Stop me if you’ve heard this one before: men and women communicate differently.
Are you nodding your head yes at this little nugget of truth? Are you nodding it vigorously and frequently? Several studies show that women engaged in conversation tend to nod more often and with more emphasis than men. What’s more, men and women both seem to pick up on this rhythm, and nod more frequently when talking to a woman than they do when chatting with a man.
What’s really going on here? Does a man feel like he has to act more like a woman when he speaks with one? Do women think it’s all right to be a “yes” woman among their own, but hold their heads in check when speaking with a man?
The answer has less to do with social manners and more to do with simple motion, say researchers at the University of Virginia’s Human Dynamics Lab: people adjust their nodding to match the head movements of their conversational partners, no matter who they are.

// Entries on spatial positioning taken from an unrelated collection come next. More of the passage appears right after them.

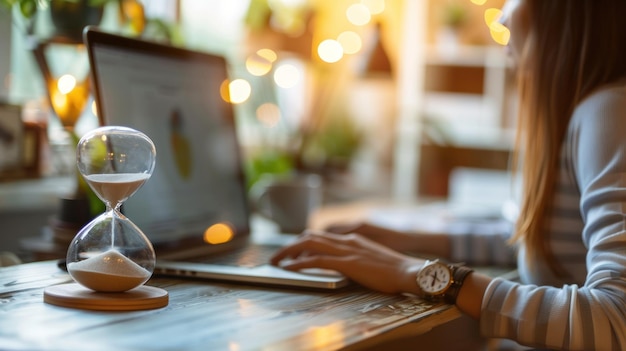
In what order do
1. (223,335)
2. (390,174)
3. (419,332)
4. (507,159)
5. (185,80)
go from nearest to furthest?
(223,335) < (419,332) < (185,80) < (507,159) < (390,174)

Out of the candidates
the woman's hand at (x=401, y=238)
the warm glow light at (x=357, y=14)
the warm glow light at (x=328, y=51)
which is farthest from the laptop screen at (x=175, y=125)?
the warm glow light at (x=357, y=14)

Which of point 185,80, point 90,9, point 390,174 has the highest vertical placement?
point 90,9

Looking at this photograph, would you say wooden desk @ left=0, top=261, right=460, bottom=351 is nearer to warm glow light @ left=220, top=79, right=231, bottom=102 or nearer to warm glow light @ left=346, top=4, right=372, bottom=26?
warm glow light @ left=220, top=79, right=231, bottom=102

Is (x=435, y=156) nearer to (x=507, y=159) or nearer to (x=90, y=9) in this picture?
(x=507, y=159)

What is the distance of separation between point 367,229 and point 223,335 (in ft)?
2.32

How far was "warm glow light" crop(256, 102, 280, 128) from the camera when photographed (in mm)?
3752

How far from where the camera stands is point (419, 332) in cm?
90

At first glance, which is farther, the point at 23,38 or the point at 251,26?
the point at 251,26

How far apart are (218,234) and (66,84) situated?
37 centimetres

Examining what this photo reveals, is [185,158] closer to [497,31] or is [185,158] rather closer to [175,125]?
[175,125]

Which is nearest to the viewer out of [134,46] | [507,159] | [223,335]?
[223,335]

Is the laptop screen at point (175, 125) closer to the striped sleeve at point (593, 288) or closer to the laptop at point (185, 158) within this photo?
the laptop at point (185, 158)

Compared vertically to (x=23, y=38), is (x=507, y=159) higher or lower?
lower

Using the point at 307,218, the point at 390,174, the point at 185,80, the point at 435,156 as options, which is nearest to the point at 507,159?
the point at 435,156
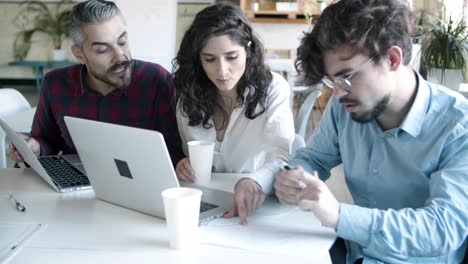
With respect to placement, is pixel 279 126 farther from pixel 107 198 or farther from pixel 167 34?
pixel 167 34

At the UVA lab, psychologist Steven Boker and his colleagues recorded the head movements of male and female students in the lab as they had short conversations with another student via video link. As the pair chatted about sports and spring break, the researchers used an elegant piece of technology to change the appearance of the video student’s face and voice in real time. Sometimes the students sitting in the lab saw a female face on the video screen when they were actually speaking to a man, and vice versa. (Watch the video above to see how this worked.)
But the researchers didn’t do anything to change the head movements of the video speakers, and they discovered that movements—not appearance--seemed to make all the difference .If a video speaker was a head-nodding woman, but her computerized image looked like a man, the lab students nodded right along with her.

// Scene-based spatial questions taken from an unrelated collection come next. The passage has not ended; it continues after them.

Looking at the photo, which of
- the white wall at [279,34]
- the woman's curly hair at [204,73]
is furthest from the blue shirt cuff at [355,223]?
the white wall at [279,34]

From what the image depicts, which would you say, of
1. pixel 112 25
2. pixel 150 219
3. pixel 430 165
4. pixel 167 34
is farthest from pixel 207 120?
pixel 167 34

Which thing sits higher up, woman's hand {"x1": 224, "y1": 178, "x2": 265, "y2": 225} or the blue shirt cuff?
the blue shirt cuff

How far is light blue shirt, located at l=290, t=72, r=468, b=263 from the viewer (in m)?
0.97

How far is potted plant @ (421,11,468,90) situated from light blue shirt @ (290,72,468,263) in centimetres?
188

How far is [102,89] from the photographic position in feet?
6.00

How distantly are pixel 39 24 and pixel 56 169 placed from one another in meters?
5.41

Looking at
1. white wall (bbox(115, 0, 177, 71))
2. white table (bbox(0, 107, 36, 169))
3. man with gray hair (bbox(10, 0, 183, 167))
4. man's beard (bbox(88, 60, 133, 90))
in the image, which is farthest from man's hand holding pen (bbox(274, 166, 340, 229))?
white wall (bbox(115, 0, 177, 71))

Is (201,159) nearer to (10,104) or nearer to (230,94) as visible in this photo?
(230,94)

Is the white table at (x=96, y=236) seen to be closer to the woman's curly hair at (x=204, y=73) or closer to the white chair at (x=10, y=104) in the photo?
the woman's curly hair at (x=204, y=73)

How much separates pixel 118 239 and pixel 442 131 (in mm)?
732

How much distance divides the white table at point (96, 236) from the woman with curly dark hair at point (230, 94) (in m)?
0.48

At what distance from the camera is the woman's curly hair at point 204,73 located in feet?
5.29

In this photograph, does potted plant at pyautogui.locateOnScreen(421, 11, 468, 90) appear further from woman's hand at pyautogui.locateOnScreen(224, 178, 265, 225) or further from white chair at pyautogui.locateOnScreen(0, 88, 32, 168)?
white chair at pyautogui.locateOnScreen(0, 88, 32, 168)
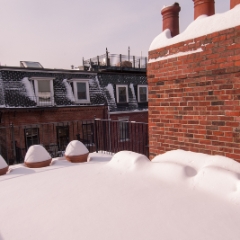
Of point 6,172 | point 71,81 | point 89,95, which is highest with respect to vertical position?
point 71,81

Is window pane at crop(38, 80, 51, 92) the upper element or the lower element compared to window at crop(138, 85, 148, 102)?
upper

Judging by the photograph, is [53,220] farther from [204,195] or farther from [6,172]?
[6,172]

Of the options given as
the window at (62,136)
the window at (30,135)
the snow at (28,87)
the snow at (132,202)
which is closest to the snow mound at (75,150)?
the snow at (132,202)

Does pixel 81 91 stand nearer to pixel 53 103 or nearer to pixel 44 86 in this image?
pixel 53 103

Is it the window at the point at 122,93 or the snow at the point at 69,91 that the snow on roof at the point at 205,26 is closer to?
the snow at the point at 69,91

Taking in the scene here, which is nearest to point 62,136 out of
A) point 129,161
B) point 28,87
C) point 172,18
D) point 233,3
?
point 28,87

"We found that people simply adapt to each other's head movements and facial expressions, regardless of the apparent sex of the person they are talking to," said Boker. “This is important because it indicates that how you appear is less important than how you move, when it comes to what other people feel when they speak with you.”

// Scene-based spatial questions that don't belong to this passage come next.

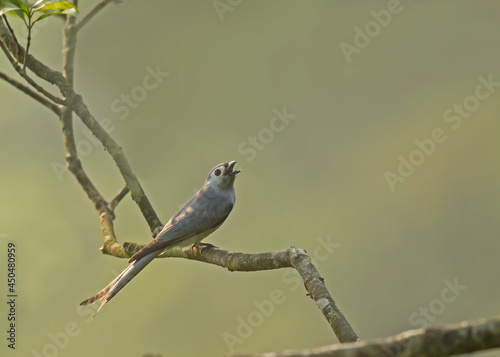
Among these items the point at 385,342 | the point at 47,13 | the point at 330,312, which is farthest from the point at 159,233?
the point at 385,342

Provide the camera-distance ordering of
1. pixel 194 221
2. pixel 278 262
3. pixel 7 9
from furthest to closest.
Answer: pixel 194 221 < pixel 7 9 < pixel 278 262

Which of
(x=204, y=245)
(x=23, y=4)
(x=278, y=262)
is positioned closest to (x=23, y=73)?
(x=23, y=4)

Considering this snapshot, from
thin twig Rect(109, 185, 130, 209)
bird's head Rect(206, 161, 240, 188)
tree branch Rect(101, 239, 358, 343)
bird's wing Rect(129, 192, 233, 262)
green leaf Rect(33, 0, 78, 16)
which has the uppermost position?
green leaf Rect(33, 0, 78, 16)

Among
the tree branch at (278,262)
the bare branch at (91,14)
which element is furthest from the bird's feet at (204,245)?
the bare branch at (91,14)

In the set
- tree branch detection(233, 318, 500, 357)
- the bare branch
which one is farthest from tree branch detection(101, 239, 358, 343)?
the bare branch

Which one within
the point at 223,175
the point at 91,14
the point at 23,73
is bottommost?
the point at 223,175

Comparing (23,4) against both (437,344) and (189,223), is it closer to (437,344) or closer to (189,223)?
(189,223)

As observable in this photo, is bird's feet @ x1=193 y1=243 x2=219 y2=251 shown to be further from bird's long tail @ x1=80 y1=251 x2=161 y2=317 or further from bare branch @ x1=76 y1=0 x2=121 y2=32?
bare branch @ x1=76 y1=0 x2=121 y2=32
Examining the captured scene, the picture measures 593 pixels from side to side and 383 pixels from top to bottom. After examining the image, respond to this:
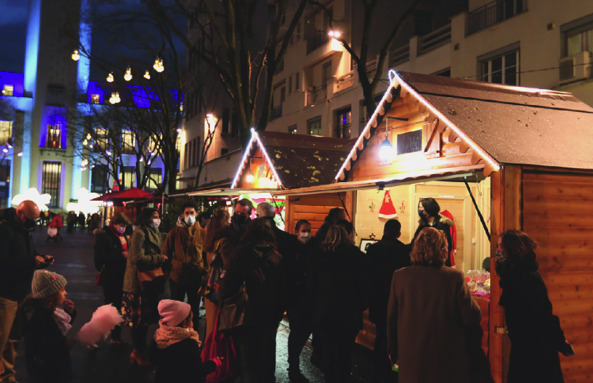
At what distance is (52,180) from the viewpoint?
243 feet

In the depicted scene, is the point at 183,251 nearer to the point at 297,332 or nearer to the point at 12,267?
the point at 297,332

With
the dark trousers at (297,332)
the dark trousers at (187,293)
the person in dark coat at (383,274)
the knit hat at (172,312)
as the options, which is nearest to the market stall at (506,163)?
the person in dark coat at (383,274)

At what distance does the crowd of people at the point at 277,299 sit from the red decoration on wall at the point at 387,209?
10.3 feet

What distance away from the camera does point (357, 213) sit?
11.3 m

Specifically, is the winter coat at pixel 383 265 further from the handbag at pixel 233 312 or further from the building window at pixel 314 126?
the building window at pixel 314 126

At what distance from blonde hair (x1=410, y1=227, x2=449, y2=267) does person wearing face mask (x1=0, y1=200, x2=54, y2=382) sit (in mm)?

The head nod and other facial expressions such as lifted eyebrows are part of what language researchers call back channel cues. As a public speaker, it’s a route that can help you establish rapport with your audience. If you can get them nodding along with you, Boker said, you may be able to activate pathways in their brains that help them empathize with your feelings.
So yes, men and women do differ when it comes to communication styles. But maybe it’s reassuring to know that this is one case that has less to do with the battle of the sexes, and more to do with a meeting of the minds.